Thursday’s bond market has opened flat despite early stock weakness. The major stock indexes are showing noticeable losses with the Dow down 72 points and the Nasdaq down 20 points. The bond market is currently down 1/32 (2.13%), but strength late yesterday should improve this morning’s mortgage rates by approximately .125 of a discount point if comparing to Wednesday’s morning pricing.
We saw strength in bonds late yesterday that caused some lenders to improve rates slightly. A pretty strong 5-year Treasury Note auction likely contributed to some of the improvement but not the sole cause. However, the decent level of investor demand in the 5-year securities helps to be optimistic about today’s 7-year Note sale. Results will be posted at 1:00 PM ET, so any reaction to the auction will come during early afternoon hours. The stronger demand for the securities, the better the chance we will see mortgage rates improve.
This morning’s only economic data was last week’s unemployment figures at 8:30 AM ET. They revealed that 282,000 new claims for unemployment benefits were filed last week. That is up from the previous week’s revised total of 275,000 initial claims and higher than forecasts, hinting at a weakening employment sector. Accordingly, we can consider the data slightly favorable to bonds and mortgage rates, but the fact it is only a weekly snapshot of the sector has prevented the news from influencing today’s rates.
Tomorrow has two reports scheduled for release that may affect mortgage rates. The first is the revision to the 1st quarter Gross Domestic Product (GDP) at 8:30 AM ET. This is the first of two revisions in the GDP that we get. The second revision to this index comes next month but isn’t expected to carry much importance. The GDP is the sum of all goods and services produced in the U.S. and is considered to be the best measurement of economic growth. Last month’s preliminary reading revealed a 0.2% annual rate of growth. Analysts expect a downward revision of 0.9% in this update, equating to economic contraction of 0.7%. If the revision comes in much stronger than expected, we may see the bond market react negatively and mortgage rates move higher because it would mean the economy was stronger than thought last quarter. It will be interesting to see how the markets react if we did have economic contraction during the first three months of the year since bonds tend to thrive during weaker economic conditions.
The last relevant data of the week will come from the University of Michigan, who will update their Index of Consumer Sentiment for May just before 10:00 AM ET tomorrow.
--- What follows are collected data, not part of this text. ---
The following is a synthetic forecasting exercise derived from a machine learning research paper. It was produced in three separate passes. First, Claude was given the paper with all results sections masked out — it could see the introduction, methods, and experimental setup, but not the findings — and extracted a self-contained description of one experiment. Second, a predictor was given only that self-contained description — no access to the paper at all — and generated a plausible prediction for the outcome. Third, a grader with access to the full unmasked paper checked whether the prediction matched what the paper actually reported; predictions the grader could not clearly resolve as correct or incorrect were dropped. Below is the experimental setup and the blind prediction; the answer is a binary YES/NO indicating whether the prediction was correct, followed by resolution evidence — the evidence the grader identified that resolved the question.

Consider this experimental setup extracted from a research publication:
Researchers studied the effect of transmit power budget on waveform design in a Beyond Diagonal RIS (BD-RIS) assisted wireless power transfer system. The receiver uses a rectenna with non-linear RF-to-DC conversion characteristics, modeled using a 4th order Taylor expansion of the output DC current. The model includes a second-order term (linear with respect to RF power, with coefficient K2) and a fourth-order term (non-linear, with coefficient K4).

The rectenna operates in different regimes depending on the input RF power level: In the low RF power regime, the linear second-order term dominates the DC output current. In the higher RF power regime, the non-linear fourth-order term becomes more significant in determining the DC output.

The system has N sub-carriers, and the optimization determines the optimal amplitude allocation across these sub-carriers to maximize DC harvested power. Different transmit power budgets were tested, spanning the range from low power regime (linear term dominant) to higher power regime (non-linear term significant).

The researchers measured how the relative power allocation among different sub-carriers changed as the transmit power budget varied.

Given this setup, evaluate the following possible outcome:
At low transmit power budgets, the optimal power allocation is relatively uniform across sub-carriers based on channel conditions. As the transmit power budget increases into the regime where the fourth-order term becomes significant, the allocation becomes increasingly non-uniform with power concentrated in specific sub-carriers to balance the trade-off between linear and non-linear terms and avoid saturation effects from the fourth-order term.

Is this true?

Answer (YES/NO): NO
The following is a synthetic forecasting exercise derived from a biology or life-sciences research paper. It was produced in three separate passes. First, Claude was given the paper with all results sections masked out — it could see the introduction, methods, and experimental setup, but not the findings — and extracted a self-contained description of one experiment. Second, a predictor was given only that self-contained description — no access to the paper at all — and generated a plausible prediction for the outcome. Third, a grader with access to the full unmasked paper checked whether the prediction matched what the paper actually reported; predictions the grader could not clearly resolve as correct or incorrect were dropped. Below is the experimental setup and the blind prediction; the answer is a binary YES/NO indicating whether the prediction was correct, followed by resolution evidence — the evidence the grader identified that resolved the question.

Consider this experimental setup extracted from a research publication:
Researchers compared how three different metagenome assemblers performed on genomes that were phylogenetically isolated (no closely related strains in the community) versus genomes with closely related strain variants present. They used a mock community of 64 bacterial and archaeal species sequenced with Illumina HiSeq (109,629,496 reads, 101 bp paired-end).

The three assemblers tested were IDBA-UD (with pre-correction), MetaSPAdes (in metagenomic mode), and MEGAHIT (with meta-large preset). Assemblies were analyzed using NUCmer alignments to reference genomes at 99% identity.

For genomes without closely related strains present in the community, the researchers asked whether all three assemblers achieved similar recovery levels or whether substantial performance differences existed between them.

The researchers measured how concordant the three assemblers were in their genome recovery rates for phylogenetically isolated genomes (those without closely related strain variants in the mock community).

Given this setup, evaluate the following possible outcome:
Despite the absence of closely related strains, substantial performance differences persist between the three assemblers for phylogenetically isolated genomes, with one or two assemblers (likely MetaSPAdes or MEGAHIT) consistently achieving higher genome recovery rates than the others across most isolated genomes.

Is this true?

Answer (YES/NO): NO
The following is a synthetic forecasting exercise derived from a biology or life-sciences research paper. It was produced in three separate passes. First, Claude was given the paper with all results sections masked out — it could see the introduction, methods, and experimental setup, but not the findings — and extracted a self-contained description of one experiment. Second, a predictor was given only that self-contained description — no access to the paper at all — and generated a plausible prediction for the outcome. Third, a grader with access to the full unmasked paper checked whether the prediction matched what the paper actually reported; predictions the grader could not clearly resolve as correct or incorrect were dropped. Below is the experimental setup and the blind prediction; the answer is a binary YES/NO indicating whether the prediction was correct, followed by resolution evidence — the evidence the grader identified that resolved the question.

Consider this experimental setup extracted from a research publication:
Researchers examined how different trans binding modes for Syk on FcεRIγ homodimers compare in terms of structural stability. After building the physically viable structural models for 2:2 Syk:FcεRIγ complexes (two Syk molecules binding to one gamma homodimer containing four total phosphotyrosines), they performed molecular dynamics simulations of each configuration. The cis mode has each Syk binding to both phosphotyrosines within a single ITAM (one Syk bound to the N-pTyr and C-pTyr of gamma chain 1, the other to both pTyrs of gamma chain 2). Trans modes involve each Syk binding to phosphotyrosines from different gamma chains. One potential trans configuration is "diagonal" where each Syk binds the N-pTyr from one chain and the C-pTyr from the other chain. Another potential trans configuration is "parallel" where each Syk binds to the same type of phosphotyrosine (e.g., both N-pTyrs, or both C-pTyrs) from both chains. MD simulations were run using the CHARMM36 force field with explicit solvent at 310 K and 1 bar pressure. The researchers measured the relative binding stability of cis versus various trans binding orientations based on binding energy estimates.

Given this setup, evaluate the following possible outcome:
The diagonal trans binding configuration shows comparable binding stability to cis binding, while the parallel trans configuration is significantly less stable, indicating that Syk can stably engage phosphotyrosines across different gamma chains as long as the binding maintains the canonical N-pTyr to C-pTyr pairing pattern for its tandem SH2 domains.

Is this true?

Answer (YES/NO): NO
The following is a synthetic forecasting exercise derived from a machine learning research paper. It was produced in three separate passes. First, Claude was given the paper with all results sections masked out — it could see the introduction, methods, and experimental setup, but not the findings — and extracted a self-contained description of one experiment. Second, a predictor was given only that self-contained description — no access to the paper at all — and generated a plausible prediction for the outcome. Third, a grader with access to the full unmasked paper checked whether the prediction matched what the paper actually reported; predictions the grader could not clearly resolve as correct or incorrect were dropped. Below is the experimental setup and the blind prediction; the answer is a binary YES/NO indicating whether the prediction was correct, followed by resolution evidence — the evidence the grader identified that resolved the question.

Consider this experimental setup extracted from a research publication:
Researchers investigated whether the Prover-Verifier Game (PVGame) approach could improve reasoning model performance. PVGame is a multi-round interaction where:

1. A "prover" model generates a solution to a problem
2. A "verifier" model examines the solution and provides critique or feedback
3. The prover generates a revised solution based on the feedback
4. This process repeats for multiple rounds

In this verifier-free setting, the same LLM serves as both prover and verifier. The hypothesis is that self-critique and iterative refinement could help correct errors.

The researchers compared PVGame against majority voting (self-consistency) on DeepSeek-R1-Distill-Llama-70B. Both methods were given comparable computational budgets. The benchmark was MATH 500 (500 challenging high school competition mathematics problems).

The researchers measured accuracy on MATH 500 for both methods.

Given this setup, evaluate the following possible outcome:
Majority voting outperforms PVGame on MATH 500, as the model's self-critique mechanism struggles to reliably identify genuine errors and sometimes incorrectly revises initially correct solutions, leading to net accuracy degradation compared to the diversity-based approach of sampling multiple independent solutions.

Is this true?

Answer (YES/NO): YES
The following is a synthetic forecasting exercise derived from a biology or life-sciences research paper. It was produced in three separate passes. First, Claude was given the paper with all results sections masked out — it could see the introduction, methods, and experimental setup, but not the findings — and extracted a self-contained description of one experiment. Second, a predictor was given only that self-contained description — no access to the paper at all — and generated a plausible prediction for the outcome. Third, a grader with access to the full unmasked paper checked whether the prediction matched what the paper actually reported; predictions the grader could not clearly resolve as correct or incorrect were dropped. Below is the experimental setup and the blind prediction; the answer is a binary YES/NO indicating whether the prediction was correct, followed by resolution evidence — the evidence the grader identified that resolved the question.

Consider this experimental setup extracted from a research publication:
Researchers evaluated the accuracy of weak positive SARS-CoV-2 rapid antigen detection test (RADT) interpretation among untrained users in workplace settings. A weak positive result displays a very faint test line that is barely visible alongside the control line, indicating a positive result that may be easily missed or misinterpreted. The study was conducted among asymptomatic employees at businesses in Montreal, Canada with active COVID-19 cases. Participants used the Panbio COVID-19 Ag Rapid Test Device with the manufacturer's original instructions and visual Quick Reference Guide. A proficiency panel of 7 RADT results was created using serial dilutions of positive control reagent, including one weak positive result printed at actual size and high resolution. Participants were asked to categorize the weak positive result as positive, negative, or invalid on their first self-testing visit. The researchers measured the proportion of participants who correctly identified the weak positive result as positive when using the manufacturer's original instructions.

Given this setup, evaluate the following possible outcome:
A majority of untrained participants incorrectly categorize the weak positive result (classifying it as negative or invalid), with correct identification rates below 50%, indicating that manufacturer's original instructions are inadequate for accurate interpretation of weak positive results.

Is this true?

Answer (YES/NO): YES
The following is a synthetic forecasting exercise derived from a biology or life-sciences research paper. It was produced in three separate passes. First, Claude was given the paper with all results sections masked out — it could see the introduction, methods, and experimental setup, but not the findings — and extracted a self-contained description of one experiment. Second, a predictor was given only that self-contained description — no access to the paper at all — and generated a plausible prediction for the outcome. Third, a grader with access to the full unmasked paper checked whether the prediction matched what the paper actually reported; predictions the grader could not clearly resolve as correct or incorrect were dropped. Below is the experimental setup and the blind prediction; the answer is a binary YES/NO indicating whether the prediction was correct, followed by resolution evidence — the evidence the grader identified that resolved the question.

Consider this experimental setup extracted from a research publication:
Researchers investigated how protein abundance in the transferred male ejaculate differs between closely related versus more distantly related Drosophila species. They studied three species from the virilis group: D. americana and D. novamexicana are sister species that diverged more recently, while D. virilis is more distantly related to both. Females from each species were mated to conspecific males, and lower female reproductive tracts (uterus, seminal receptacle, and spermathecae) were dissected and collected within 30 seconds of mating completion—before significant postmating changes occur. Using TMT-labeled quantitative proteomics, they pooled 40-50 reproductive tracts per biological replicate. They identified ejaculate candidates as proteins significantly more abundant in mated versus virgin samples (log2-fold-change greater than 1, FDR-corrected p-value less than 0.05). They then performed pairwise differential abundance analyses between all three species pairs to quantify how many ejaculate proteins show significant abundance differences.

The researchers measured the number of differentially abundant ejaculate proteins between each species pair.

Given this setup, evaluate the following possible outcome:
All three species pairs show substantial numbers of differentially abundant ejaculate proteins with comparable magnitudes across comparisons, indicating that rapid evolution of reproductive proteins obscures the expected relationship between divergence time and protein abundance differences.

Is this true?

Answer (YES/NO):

This type of data is watched fairly closely because when consumers are feeling more confident about their own financial situations, they are more likely to make a large purchase in the near future. Rising confidence and the higher levels of spending that usually follow are considered negative news for bonds and mortgage rates. Tomorrow’s report is expected to show a small upward revision to this month’s preliminary reading of 88.6. A higher reading would be considered bad news for bonds and mortgage pricing while a decline should help boost bond prices and lead to a slight improvement in rates.